▸ INSTRUCCIONES:
1) Según el fragmento del documento, ¿qué afirmación de Antonio Machado, puesta en boca de Mairena, recogió el autor en su discurso de los Premios de la ADE?
2) Reescribe todas las líneas del listado cambiando "image.png" por "imagen.png" y deja lo demás tal cual.

▸ FRAGMENTO DEL DOCUMENTO:
+ + + + + + +

Por Juan Antonio Hormigón.
Hace pocos días al salir de un estreno teatral, encontré a una persona que ocupa un lugar sobresaliente en la cultura española e internacional. Además de su altura intelectual por sus muchos saberes, goza de un prestigio en su dedicación habitual que le hace ser, en mi opinión, el maestro más relevante en su terreno. Es persona a la que respeto y con la que comparto una larga amistad, que se traduce en las conversaciones que mantenemos de cuando en vez al salir de los teatros.
Como en otras ocasiones hablamos ese día de la situación española, de sus disyuntivas e incoherencias. Antes de despedirnos me espeto: “A nosotros nos consideran amortizados”. Le respondí que en mi discurso del Acto de entrega de Premios de la ADE, había recogido una afirmación que Antonio Machado puso en boca de Mairena: “Toda nueva generación ama y odia a su precedente”. Y añadí: “Me temo que ahora en muchos casos no queda nada de amor”. “No lo dudes -corroboró-. Nos consideran amortizados e incluso nos desprecian”.
Con el paso de las horas, aquellas expresiones enunciadas con tono sombrío y perentorio, me martilleaban insistentes desde el pozo del recuerdo. He podido comprobar en numerosas ocasiones cómo individuos que fueron apoyados, guiados, incluso formados en su día por profesores o colegas mayores, muestran cuando crecen esa actitud deleznable de que hablo. Ya no son jóvenes ahora, puede que no lo fueran nunca y sólo llevaran el disfraz, carecen de una autoritas legítima, pero han tocado poder y han manejado el presupuesto público en algunos casos y se permiten manifestar ese desprecio, una obstrucción terne hacia sus mayores, la creencia de que ellos van a inventarlo todo, hasta convertirse en algunos casos en auténticos miserables. Muchos son viejos de mente antes de cumplir la edad. Era sabedor de todo esto pero nunca pensé que mi ilustre amigo se sintiera igualmente víctima de semejante trato.

+ + + + + + +

▸ Extractos de datos de cuadros delimitadores:

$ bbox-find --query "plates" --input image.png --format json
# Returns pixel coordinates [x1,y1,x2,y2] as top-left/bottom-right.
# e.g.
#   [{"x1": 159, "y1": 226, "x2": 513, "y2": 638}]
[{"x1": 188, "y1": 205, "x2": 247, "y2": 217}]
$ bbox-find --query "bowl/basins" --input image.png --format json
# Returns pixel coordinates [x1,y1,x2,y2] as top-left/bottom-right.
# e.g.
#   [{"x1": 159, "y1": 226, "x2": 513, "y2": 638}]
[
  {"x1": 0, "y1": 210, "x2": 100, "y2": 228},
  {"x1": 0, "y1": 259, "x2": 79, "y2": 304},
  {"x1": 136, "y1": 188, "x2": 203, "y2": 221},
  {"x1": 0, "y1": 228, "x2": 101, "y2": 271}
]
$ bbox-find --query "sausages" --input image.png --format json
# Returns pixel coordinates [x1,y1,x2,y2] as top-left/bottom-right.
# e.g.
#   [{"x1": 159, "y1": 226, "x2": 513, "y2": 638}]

+ + + + + + +

▸ CONJUNTO DE RESPUESTAS:
1) "Toda nueva generación ama y odia a su precedente".

2)
$ bbox-find --query "plates" --input imagen.png --format json
# Returns pixel coordinates [x1,y1,x2,y2] as top-left/bottom-right.
# e.g.
#   [{"x1": 159, "y1": 226, "x2": 513, "y2": 638}]
[{"x1": 188, "y1": 205, "x2": 247, "y2": 217}]
$ bbox-find --query "bowl/basins" --input imagen.png --format json
# Returns pixel coordinates [x1,y1,x2,y2] as top-left/bottom-right.
# e.g.
#   [{"x1": 159, "y1": 226, "x2": 513, "y2": 638}]
[
  {"x1": 0, "y1": 210, "x2": 100, "y2": 228},
  {"x1": 0, "y1": 259, "x2": 79, "y2": 304},
  {"x1": 136, "y1": 188, "x2": 203, "y2": 221},
  {"x1": 0, "y1": 228, "x2": 101, "y2": 271}
]
$ bbox-find --query "sausages" --input imagen.png --format json
# Returns pixel coordinates [x1,y1,x2,y2] as top-left/bottom-right.
# e.g.
#   [{"x1": 159, "y1": 226, "x2": 513, "y2": 638}]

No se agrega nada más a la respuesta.